▸ Цитируемый текст:

────────

Одичалые пожары дважды палили избяную деревню Цершину. Все же першинцы укоренились крепко на избранной земле. К Мальцевым поселялись Казаковы, Помазкины, Ярушниковы, Зыряновы, Пауесовы, пришельцы из-за Урала и сибиряки.
И вот оно, село Першинское — двести семнадцать дворов на опоковом высоком берегу скромной Течи…
За 250 лет сколько тысяч судеб человеческих здесь процветало…
На бугре поставлена бетонная плита с горельефом скорбящей женщины. «Землякам, отдавшим жизнь за счастье народа».
Мальцевых вписано в столбцы больше других. Тринадцать из них сложили головы в боях Великой Отечественной. Все — потомки выходца из-под Вологды, мужика Порфирия Мальцева, искателя лучшей доли.
Род Мальцевых широко разветвился по всему Союзу. Известный ученый Терентий Семенович Мальцев произошел от того же вологодского корня; предок его доводился родным братом Порфирию Мальцеву.
…Михаил Павлович Бирюков снимает с полки увесистые папки.
— Летопись моего села. Пишу сейчас пятый том.
Что изумило больше всего: у короткой стены, куда не достигали полки, прижалась железная кровать, застланная байковым одеялом, как бы перенесенаая из военного времени. Не жилая комната, а заправский архив, оберегаемый день и ночь.

────────

▸ Приложенные строки:
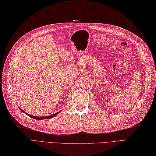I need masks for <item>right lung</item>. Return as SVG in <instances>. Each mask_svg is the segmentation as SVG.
Listing matches in <instances>:
<instances>
[{
    "mask_svg": "<svg viewBox=\"0 0 156 156\" xmlns=\"http://www.w3.org/2000/svg\"><path fill=\"white\" fill-rule=\"evenodd\" d=\"M18 108L20 110V111H22V112H23L24 113H25L26 115H27L28 116H30V117H31V118H32V119H36V120H44V119H51V118H53V117H54V116H55L57 115H58V113H59L61 111H59V112H56V113H55V114H54V115H49V116H32V115H30V114H28V113H26V112H24V111H22V110L20 108V107H18Z\"/></svg>",
    "mask_w": 156,
    "mask_h": 156,
    "instance_id": "add662e5",
    "label": "right lung"
}]
</instances>
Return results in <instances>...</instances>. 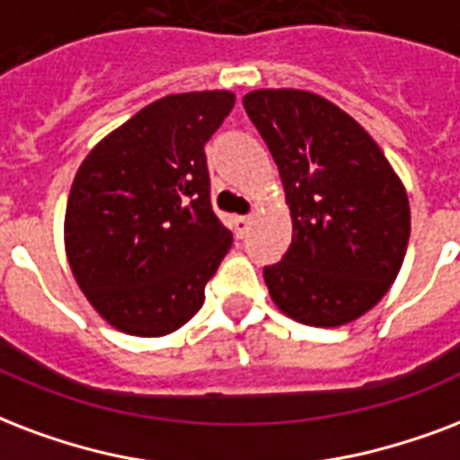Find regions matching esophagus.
I'll return each instance as SVG.
<instances>
[{"label":"esophagus","instance_id":"obj_1","mask_svg":"<svg viewBox=\"0 0 460 460\" xmlns=\"http://www.w3.org/2000/svg\"><path fill=\"white\" fill-rule=\"evenodd\" d=\"M249 226H252V218H249V216H237V218L233 220L234 237H237V240H242V237H244V234H247Z\"/></svg>","mask_w":460,"mask_h":460}]
</instances>
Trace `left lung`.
Listing matches in <instances>:
<instances>
[{
  "mask_svg": "<svg viewBox=\"0 0 460 460\" xmlns=\"http://www.w3.org/2000/svg\"><path fill=\"white\" fill-rule=\"evenodd\" d=\"M276 160L293 242L263 269L270 300L307 326H341L389 293L411 237L403 181L348 112L309 91L261 88L242 101Z\"/></svg>",
  "mask_w": 460,
  "mask_h": 460,
  "instance_id": "8db88e82",
  "label": "left lung"
}]
</instances>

────────

▸ Список заданий:
1. Ответьте на вопросы по тексту о селе Першинском:
(а) Сколько дворов в селе Першинском?
(б) Сколько Мальцевых сложили головы в боях Великой Отечественной?
(в) Какой том летописи села пишет сейчас Михаил Павлович Бирюков?
2. Определите, согласуется ли с текстом о селе Першинском каждое утверждение. Подтвердите ответ точной цитатой.
(а) Ученый Терентий Семенович Мальцев происходит от вологодского корня.
(б) На бугре поставлена гранитная плита.
(в) Железная кровать стоит у длинной стены.
3. Отредактируйте фрагмент текста о селе Першинском от слов «Род Мальцевых широко» до слов «сейчас пятый том.» включительно, заменив «пятый» на «шестой». Приведите весь фрагмент.
Приложенные строки представляют собой отдельный материал.

▸ Ответы по порядку:
1.
(а) Двести семнадцать.
(б) Тринадцать.
(в) Пятый.

2.
(а) Да: «Известный ученый Терентий Семенович Мальцев произошел от того же вологодского корня».
(б) Нет: «На бугре поставлена бетонная плита».
(в) Нет: «у короткой стены, куда не достигали полки, прижалась железная кровать».

3.
Род Мальцевых широко разветвился по всему Союзу. Известный ученый Терентий Семенович Мальцев произошел от того же вологодского корня; предок его доводился родным братом Порфирию Мальцеву.
…Михаил Павлович Бирюков снимает с полки увесистые папки.
— Летопись моего села. Пишу сейчас шестой том.